== What is asked ==
Please rewrite every one of the entries below, switching "white tent" to "canvas tent" wherever it occurs and leaving everything else unchanged.

※

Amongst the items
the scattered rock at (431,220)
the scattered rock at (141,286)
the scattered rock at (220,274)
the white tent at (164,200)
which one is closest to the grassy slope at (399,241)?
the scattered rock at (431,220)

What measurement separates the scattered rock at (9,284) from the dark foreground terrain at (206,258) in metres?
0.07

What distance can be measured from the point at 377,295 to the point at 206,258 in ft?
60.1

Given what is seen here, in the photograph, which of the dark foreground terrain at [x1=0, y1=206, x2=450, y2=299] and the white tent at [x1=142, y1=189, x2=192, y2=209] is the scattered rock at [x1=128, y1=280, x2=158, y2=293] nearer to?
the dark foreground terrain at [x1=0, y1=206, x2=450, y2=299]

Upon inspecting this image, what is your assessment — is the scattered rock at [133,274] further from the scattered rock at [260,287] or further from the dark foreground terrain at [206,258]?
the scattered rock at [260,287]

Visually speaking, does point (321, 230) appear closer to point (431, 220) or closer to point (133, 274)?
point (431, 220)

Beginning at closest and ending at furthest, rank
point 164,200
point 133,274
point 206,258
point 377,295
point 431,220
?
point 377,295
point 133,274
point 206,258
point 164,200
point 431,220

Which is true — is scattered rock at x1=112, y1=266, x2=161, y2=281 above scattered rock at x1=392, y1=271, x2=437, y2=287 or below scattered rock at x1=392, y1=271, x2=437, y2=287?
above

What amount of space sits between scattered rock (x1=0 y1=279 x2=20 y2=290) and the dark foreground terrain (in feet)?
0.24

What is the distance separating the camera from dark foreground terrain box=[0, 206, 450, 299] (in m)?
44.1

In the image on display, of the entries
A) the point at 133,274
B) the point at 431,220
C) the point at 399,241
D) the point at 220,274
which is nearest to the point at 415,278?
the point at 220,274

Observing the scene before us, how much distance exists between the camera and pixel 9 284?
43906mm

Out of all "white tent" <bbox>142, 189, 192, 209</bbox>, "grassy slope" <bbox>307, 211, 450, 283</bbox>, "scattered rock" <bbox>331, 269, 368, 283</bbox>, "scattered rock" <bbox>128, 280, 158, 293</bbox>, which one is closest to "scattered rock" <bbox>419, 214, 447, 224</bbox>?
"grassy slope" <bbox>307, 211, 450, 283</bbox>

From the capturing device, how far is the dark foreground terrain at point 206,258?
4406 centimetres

※

== Written answer ==
Amongst the items
the scattered rock at (431,220)
the scattered rock at (141,286)
the scattered rock at (220,274)
the canvas tent at (164,200)
which one is closest to the grassy slope at (399,241)?
the scattered rock at (431,220)

What measurement separates the scattered rock at (9,284) from the dark foreground terrain at (206,258) in metres?
0.07

What distance can be measured from the point at 377,295 to the point at 206,258 in ft?
60.1

Given what is seen here, in the photograph, which of the dark foreground terrain at [x1=0, y1=206, x2=450, y2=299] and the canvas tent at [x1=142, y1=189, x2=192, y2=209] is the scattered rock at [x1=128, y1=280, x2=158, y2=293] nearer to?
the dark foreground terrain at [x1=0, y1=206, x2=450, y2=299]

Upon inspecting this image, what is your assessment — is the scattered rock at [133,274] further from the scattered rock at [260,287] or further from the dark foreground terrain at [206,258]?
the scattered rock at [260,287]

Visually speaking, does point (321, 230) appear closer to point (431, 220) or closer to point (133, 274)?
point (431, 220)

Beginning at closest and ending at furthest, rank
point 164,200
point 133,274
point 206,258
point 377,295
point 431,220
?
point 377,295
point 133,274
point 206,258
point 164,200
point 431,220

Which is true — is scattered rock at x1=112, y1=266, x2=161, y2=281 above scattered rock at x1=392, y1=271, x2=437, y2=287 or below scattered rock at x1=392, y1=271, x2=437, y2=287?
above

What amount of space sits between scattered rock (x1=0 y1=279 x2=20 y2=290) and the dark foreground terrain (in feet)?
0.24

What is the distance separating the camera from dark foreground terrain box=[0, 206, 450, 299] (in m)?
44.1

In the image on display, of the entries
A) the point at 133,274
B) the point at 431,220
C) the point at 399,241
D) the point at 220,274
which is nearest to the point at 415,278?
the point at 220,274

Observing the scene before us, how much distance exists between the camera and pixel 9 284?
43906mm

Out of all "canvas tent" <bbox>142, 189, 192, 209</bbox>, "grassy slope" <bbox>307, 211, 450, 283</bbox>, "scattered rock" <bbox>331, 269, 368, 283</bbox>, "scattered rock" <bbox>128, 280, 158, 293</bbox>, which one is closest to "scattered rock" <bbox>419, 214, 447, 224</bbox>?
"grassy slope" <bbox>307, 211, 450, 283</bbox>

From the capturing device, how far is the dark foreground terrain at point 206,258?
4406 centimetres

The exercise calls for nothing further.